## What is expected
Return, exactly and with nothing added, the line with "PPT framework onboarding" together with all lines after it through the end of the data below. No pictures belong in the copy.

## Records to process

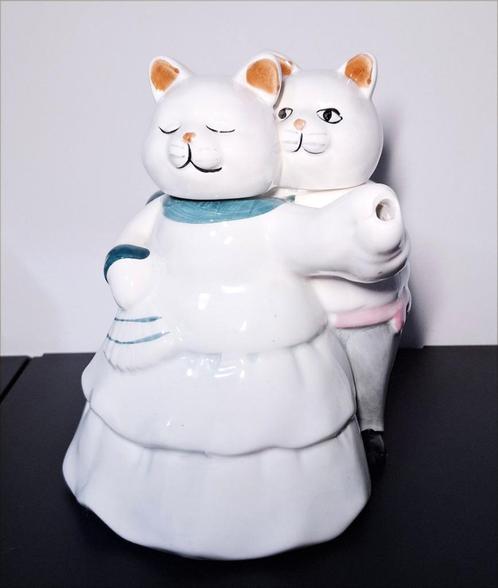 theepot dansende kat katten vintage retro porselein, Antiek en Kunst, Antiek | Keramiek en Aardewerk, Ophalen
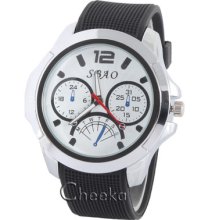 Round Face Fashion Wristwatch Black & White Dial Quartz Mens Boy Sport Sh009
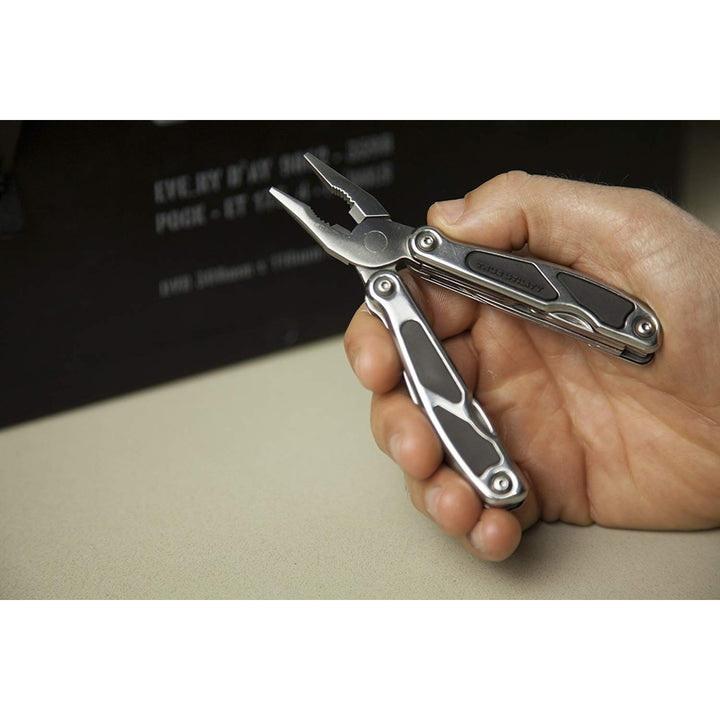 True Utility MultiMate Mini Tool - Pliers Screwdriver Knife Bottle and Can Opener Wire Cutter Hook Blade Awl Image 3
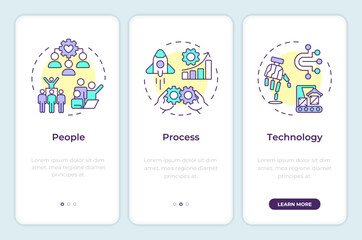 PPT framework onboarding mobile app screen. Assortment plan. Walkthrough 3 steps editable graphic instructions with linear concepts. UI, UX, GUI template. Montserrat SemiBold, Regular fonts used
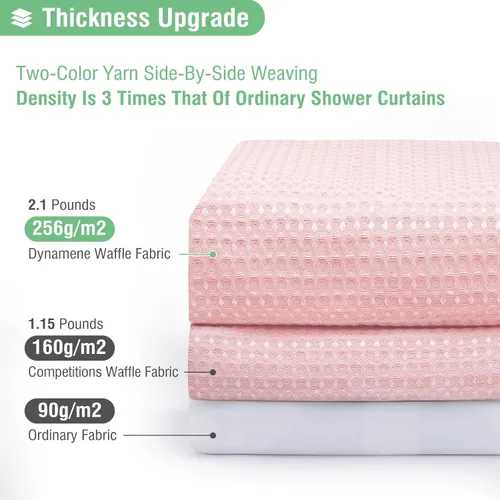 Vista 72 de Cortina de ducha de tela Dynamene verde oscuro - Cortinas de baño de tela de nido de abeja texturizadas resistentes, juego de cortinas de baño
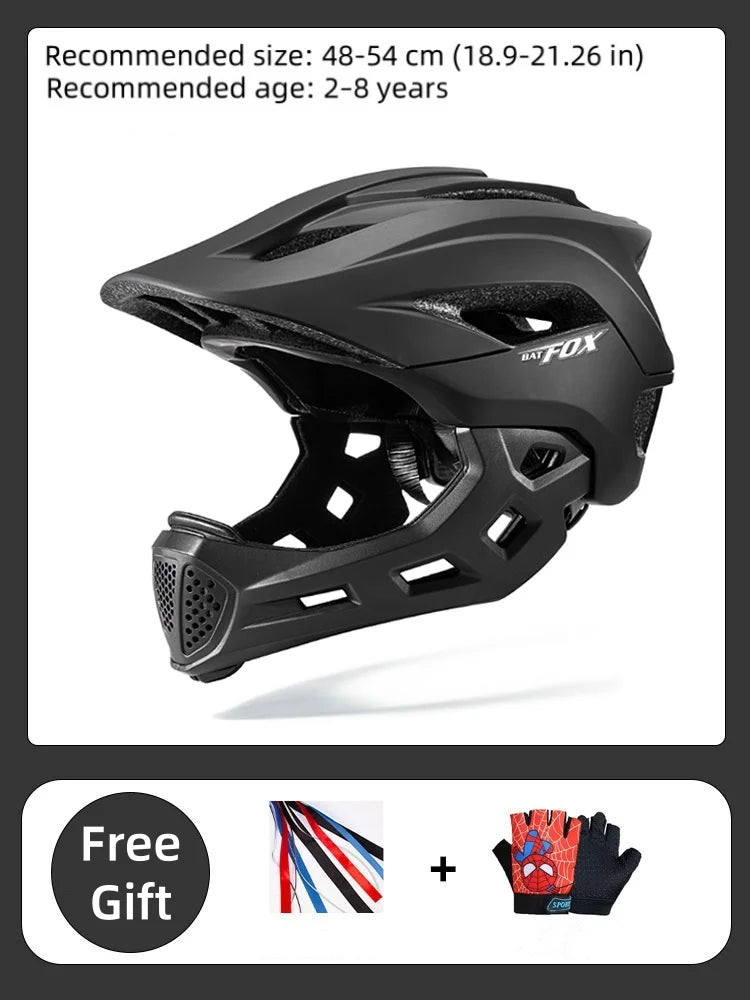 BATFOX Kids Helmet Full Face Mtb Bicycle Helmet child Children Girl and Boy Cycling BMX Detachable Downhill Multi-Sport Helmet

## Task answer
 PPT framework onboarding mobile app screen. Assortment plan. Walkthrough 3 steps editable graphic instructions with linear concepts. UI, UX, GUI template. Montserrat SemiBold, Regular fonts used
 Vista 72 de Cortina de ducha de tela Dynamene verde oscuro - Cortinas de baño de tela de nido de abeja texturizadas resistentes, juego de cortinas de baño
 BATFOX Kids Helmet Full Face Mtb Bicycle Helmet child Children Girl and Boy Cycling BMX Detachable Downhill Multi-Sport Helmet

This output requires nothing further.